Une intéressante liste des outils en ligne considérés comme “social media”. Une vue américano centrée mais un listing plus complet que tous ceux croisés jusque-là :
>List Of Top Social Media Network Sites
Sur le même sujet : Royal Pingdom s’est livré à un exercice fort intéressant : regarder, de plus près, quel a été le choix de plateforme de blogs des 100 blogs les plus liées, lues et “réputés” (aux Etats-Unis). Je vous le fait façon Julien Lepers : “ma communauté représente plus de 26 millions d’individus convertis à l’open source, 27% des Top Blogs m’ont choisi comme interface de publication, je suis gratuit, je suis libre, je suis LeMonde et ses blogs, je vais exploser Facebook dans les années qui viennent… je suis ? je suis ??
> les plateformes des blogs du top 100 selon Technorati
About Obama :
Benoit Thieulin revient sur la campagne Obama, et insiste : “nous pouvons le faire”. Ce que je confirme. Un article sur Médiapart, non payant. Et une analyse que je rejoins… Rdv dans quelques jours.

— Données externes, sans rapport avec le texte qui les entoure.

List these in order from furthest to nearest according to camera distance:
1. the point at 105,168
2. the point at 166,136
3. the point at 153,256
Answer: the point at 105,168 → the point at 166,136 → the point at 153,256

> Mybarackobama.FR ? French can do it !
Sur le même sujet : Suite au voyage d’étude de TerraNova en terre Obamesque (rapport qui est aussi riche de boulettes qu’en info - sans doute rédigé un peu vite et intoxiqué par le storytelling des spin doctors démocrates) iPol a réalisé une vidéo, plutôt bien montée, recoupant interviews et images “d’archives” afin de synthétiser ce qui a été la stratégie, les outils et les hommes derrière cette campagne historique. Un mot pour résumer cela : “Grass roots” !
> «Ils ont fait Obama» , la vidéo d’Ipol pour Libé
Vous avez dit activisme ou militantisme ?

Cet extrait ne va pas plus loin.